No they didn't say that about computers. Computers have been used by business since the 1950s. I grew up in the early days of home computing my first machine was a ZX81 which was in about 1981 or 1982 and no point did I hear anyone say that their isn't a demand for computers. Furthermore in my 40 years I never have desperately needed a piece of plastic that I couldn't buy in the 4 hours that it takes to print something using a 3D printer.
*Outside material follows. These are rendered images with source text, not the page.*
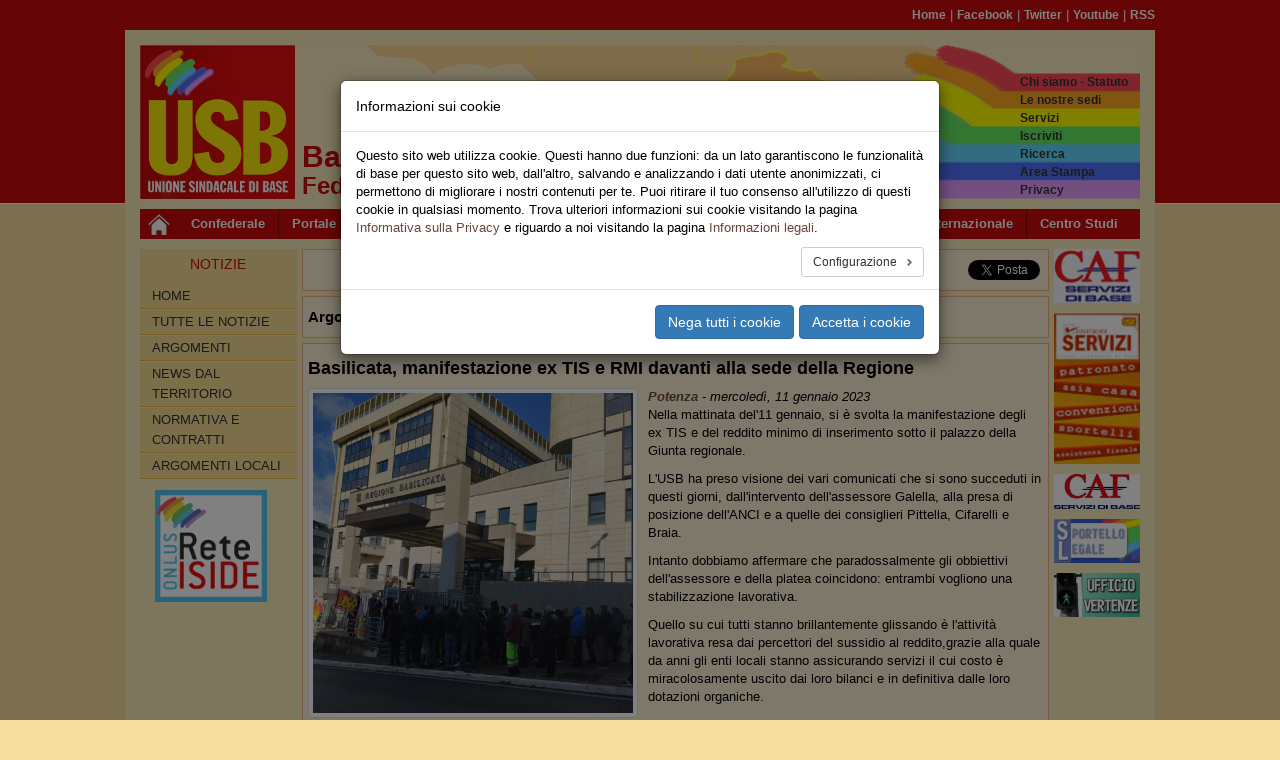

--- FILE ---
content_type: text/css; charset=utf-8
request_url: https://basilicata.usb.it/typo3temp/assets/compressed/2e246e160e-2eb4cd23f68cb46701ed233769f0c673.css?1741937718
body_size: 134
content:
header{background-image:url(/typo3conf/ext/usb_territori/Resources/Public/Images/Banner/basilicata_banner.jpg);background-repeat:no-repeat;}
Just how many people do you think buy miniatures? Its not that big a market and GW advertising budget is almost certainly larger than the total capitalization of Proxy War. I did not say that they won't make living doing what they are doing but they offer no threat to GW. They simply don't have enough money

Double A:

I talked to these guys at the Expo. They already have their printers and their minis were high quality. I played a demo one day. Far as I know, I was the only person to break part of a single piece all weekend, and that was because it was a prototype model. The main ones were far more resilient.
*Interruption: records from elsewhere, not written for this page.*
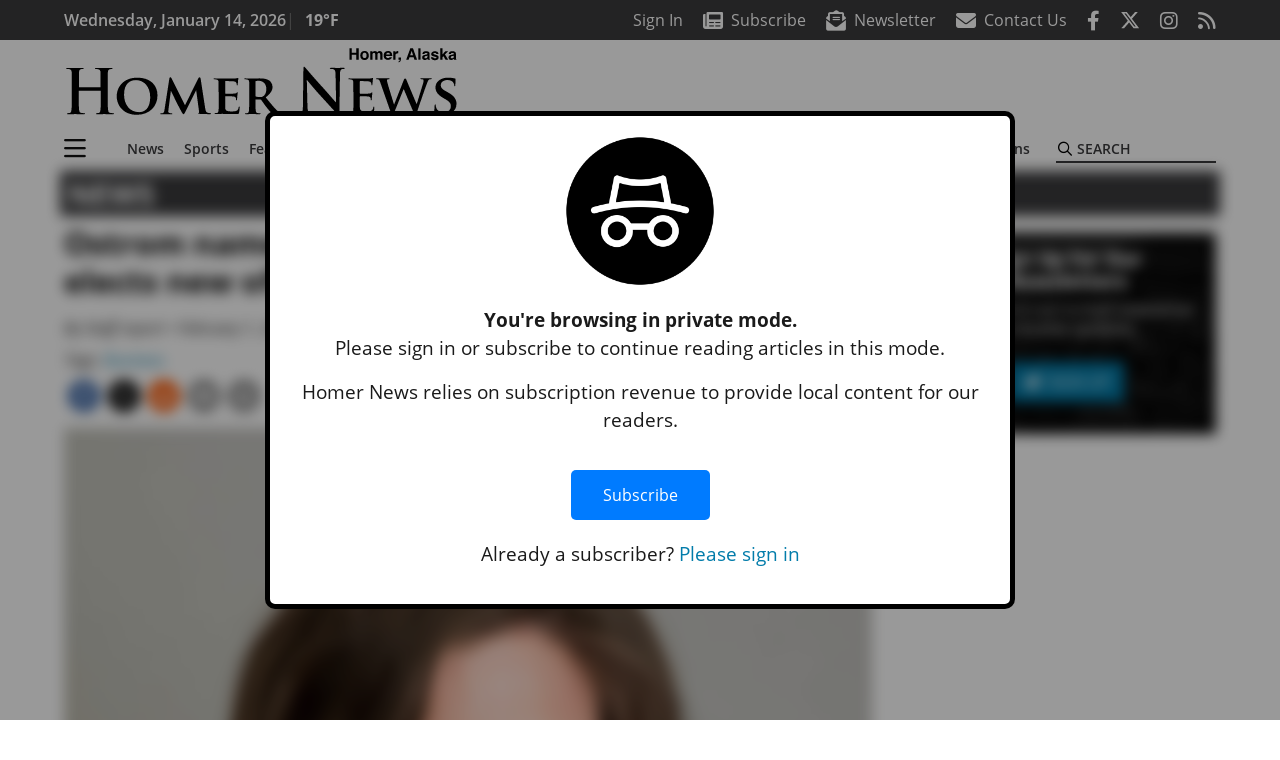

--- FILE ---
content_type: text/html; charset=utf-8
request_url: https://www.google.com/recaptcha/api2/aframe
body_size: 268
content:
<!DOCTYPE HTML><html><head><meta http-equiv="content-type" content="text/html; charset=UTF-8"></head><body><script nonce="zbReCrPh5TUREkkbV7yQvg">/** Anti-fraud and anti-abuse applications only. See google.com/recaptcha */ try{var clients={'sodar':'https://pagead2.googlesyndication.com/pagead/sodar?'};window.addEventListener("message",function(a){try{if(a.source===window.parent){var b=JSON.parse(a.data);var c=clients[b['id']];if(c){var d=document.createElement('img');d.src=c+b['params']+'&rc='+(localStorage.getItem("rc::a")?sessionStorage.getItem("rc::b"):"");window.document.body.appendChild(d);sessionStorage.setItem("rc::e",parseInt(sessionStorage.getItem("rc::e")||0)+1);localStorage.setItem("rc::h",'1768413036276');}}}catch(b){}});window.parent.postMessage("_grecaptcha_ready", "*");}catch(b){}</script></body></html>

--- FILE ---
content_type: application/javascript; charset=utf-8
request_url: https://fundingchoicesmessages.google.com/f/AGSKWxW2eKurak8lfs1zwW8Pc_HFMo4YaxJkF2QGq3dX4rQWcqHPOSdJAxYfuukuc8_cdtHQA2QpWkwmZMPhRLLOscbpzF8Fm8TrZPEXFerpF2CqLBBDEnIPPX6tKpynS67AUeE0pWSCdG0CHgAinXsGsqF7pRbs-iTbP0TdYWGVZc04tDK98HiAH_cDTGRs/_/ads4._650x80_/adzoneleft./ad_frame./targetingAd.
body_size: -1290
content:
window['bb198b4d-d8ca-4fc6-b975-bcbc545256a2'] = true;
These guys are/were in talks for deals with Schock Mercenary and Erfworld. They are not pissing around.

Deals with IPs that a fraction of the players of 40k have ever heard of does not make them a threat to GW

While I do not think this is an operation large enough, to rattle GW, I sure do hope they manage to make money on this. GW's miniatures work well as armies in battle games, but are lacking as RPG figures: too similar, too little customization. I backed Proxy Wars simply as a way to get miniatures for my Dark Heresy game, which oddly enough are not something GW provides figurines for. (I am planning to make them generic enough not to give GW any bait for inevitable lawsuits, those vultures)

HA! Fucking called it.

I'll bet Games Workshop is shitting its pants right now. If not, well then they are idiots. I hope this takes the world by storm. I know a hell of a lot of people that are going to be very happy with this.

albino boo:
[

No they didn't say that about computers. Computers have been used by business since the 1950s. I grew up in the early days of home computing my first machine was a ZX81 which was in about 1981 or 1982 and no point did I hear anyone say that their isn't a demand for computers. Furthermore in my 40 years I never have desperately needed a piece of plastic that I couldn't buy in the 4 hours that it takes to print something using a 3D printer.

Just how many people do you think buy miniatures? Its not that big a market and GW advertising budget is almost certainly larger than the total capitalization of Proxy War. I did not say that they won't make living doing what they are doing but they offer no threat to GW. They simply don't have enough money

It wasn't a matter of there being a demand for computers or not, but for there being a demand for them in the home. We simply can't tell how much of an impact this company might have because no one has ever been able to offer large numbers of customized figures at a low price before. Tabletop games are a niche market to be sure but it's still a market that has room for a company to start from nothing and prosper (ex. Privateer Press).

I don't play any tabletops or am interested in these miniatures, but I have friends that love everything tabletop, so I kind of know what's going on. From reading the article, I have to say this sounds like a brilliant idea.

It could well push the ridiculous prices for those models down. With my friends in mind, I wish these guys luck with their miniatures.